Problem statement: Edit the rows from the start through the line containing "<bbox>834, 737, 895, 787</bbox>: light blue block <", inclusive, changing every "millimetres" to "millimeters" and leaving all else as it is. Give back only those rows.
-=-=-=-=-
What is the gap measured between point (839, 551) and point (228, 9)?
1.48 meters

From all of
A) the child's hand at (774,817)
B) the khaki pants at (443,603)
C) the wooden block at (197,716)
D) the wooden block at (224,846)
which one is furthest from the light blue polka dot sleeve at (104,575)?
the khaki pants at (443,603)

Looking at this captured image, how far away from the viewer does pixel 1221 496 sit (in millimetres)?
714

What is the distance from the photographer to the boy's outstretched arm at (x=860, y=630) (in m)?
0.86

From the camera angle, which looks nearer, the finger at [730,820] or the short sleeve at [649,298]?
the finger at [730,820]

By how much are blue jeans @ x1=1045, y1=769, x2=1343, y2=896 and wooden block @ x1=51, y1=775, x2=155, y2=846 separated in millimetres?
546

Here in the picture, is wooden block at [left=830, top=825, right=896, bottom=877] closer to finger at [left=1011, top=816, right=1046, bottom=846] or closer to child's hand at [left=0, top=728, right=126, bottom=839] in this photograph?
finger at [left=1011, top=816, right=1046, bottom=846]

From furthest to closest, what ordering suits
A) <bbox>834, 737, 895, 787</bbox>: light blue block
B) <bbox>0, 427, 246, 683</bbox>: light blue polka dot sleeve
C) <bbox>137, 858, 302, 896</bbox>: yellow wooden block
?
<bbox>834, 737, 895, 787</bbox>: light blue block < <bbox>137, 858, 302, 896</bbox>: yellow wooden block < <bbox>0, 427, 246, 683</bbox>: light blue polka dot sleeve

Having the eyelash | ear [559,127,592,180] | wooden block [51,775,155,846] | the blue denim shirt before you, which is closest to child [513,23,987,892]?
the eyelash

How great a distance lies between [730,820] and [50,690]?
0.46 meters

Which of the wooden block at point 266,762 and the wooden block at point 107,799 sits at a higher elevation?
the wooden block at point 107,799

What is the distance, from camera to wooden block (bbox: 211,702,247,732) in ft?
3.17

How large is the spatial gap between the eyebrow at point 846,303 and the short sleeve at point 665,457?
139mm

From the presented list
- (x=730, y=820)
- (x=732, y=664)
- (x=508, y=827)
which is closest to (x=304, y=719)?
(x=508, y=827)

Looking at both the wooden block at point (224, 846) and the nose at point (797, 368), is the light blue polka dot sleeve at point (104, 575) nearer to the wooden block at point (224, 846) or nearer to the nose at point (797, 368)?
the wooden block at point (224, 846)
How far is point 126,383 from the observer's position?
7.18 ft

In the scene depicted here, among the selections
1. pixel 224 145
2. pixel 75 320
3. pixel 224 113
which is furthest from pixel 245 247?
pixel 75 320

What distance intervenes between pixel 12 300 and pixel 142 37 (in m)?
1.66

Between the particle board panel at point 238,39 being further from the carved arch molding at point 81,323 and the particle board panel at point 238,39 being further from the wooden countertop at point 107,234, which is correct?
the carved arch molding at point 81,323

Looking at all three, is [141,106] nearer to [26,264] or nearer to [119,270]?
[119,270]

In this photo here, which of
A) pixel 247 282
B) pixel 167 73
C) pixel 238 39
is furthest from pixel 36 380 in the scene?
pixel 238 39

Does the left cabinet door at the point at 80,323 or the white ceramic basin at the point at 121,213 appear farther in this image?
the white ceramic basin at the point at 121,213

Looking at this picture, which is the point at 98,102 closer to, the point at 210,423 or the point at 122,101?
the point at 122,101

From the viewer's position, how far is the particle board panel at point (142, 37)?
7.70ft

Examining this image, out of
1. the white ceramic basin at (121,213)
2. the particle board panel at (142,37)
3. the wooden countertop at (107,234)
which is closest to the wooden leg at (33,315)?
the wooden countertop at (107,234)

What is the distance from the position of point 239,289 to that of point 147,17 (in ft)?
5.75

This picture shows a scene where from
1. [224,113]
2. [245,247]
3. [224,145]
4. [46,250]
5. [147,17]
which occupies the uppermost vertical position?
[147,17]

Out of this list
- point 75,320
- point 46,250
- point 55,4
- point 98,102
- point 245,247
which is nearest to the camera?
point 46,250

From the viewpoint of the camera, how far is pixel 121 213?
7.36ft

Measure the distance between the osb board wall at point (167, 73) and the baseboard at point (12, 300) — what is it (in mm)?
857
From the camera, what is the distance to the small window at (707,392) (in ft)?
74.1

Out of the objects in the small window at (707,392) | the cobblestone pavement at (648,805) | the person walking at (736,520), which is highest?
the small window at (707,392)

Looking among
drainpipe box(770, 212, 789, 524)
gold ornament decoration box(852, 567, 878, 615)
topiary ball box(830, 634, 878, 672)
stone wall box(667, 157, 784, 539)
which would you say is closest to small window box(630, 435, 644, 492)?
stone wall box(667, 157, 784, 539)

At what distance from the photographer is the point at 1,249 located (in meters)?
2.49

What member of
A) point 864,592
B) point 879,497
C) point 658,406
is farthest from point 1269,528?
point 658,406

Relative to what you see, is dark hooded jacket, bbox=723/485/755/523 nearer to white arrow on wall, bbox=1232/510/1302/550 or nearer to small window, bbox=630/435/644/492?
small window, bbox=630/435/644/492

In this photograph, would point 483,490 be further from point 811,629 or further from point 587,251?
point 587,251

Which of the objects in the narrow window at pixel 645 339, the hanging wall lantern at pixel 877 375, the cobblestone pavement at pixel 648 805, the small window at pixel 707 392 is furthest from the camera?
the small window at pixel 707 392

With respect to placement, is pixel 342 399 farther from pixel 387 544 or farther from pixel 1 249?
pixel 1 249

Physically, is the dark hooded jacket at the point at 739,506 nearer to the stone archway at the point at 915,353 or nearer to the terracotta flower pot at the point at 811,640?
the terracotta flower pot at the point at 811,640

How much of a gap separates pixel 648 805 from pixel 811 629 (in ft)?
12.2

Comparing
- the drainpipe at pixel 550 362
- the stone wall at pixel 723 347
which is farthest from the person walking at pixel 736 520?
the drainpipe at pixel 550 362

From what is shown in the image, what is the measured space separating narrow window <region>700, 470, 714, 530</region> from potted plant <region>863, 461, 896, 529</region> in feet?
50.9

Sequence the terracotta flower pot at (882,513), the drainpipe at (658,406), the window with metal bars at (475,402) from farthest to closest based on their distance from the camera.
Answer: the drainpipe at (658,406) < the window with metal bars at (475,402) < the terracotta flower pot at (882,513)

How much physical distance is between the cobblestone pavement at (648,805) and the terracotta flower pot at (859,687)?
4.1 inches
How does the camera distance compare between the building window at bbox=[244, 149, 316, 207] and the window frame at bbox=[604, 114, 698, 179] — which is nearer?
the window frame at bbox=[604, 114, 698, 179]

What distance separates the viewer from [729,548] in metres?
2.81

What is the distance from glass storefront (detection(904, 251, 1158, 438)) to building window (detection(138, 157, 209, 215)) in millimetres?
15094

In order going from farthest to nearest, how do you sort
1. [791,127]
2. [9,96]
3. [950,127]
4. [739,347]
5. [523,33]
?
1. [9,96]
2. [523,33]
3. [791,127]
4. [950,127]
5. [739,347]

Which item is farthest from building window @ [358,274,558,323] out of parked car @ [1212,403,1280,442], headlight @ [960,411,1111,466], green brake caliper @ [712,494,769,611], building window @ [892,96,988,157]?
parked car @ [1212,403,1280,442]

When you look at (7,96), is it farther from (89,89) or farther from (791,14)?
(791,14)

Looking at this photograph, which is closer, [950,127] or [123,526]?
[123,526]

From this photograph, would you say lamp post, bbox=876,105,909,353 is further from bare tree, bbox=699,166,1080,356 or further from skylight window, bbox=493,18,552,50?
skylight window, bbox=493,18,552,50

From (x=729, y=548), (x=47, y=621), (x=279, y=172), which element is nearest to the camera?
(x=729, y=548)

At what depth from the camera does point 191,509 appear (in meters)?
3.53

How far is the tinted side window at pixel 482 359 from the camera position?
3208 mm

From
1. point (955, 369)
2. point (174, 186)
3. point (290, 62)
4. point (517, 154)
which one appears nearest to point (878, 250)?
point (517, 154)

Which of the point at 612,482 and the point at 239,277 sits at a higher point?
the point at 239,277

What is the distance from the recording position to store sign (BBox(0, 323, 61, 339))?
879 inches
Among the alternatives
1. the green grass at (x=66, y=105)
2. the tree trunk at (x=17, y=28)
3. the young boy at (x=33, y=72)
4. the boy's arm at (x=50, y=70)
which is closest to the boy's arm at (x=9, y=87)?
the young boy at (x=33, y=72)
-=-=-=-=-
Written response:
What is the gap measured between point (839, 551) and point (228, 9)?
1.48 meters

From all of
A) the child's hand at (774,817)
B) the khaki pants at (443,603)
C) the wooden block at (197,716)
D) the wooden block at (224,846)
which one is furthest from the light blue polka dot sleeve at (104,575)?
the khaki pants at (443,603)

Looking at this captured image, how far away from the viewer does pixel 1221 496 sit (in millimeters)?
714

What is the distance from the photographer to the boy's outstretched arm at (x=860, y=630) (in m)?
0.86

From the camera angle, which looks nearer, the finger at [730,820] or the short sleeve at [649,298]?
the finger at [730,820]

By how much are blue jeans @ x1=1045, y1=769, x2=1343, y2=896 and wooden block @ x1=51, y1=775, x2=155, y2=846 separated in millimeters?
546

Here in the picture, is wooden block at [left=830, top=825, right=896, bottom=877] closer to finger at [left=1011, top=816, right=1046, bottom=846] or closer to child's hand at [left=0, top=728, right=126, bottom=839] in this photograph?
finger at [left=1011, top=816, right=1046, bottom=846]

From furthest to closest, what ordering suits
A) <bbox>834, 737, 895, 787</bbox>: light blue block
B) <bbox>0, 427, 246, 683</bbox>: light blue polka dot sleeve
C) <bbox>137, 858, 302, 896</bbox>: yellow wooden block
?
<bbox>834, 737, 895, 787</bbox>: light blue block < <bbox>137, 858, 302, 896</bbox>: yellow wooden block < <bbox>0, 427, 246, 683</bbox>: light blue polka dot sleeve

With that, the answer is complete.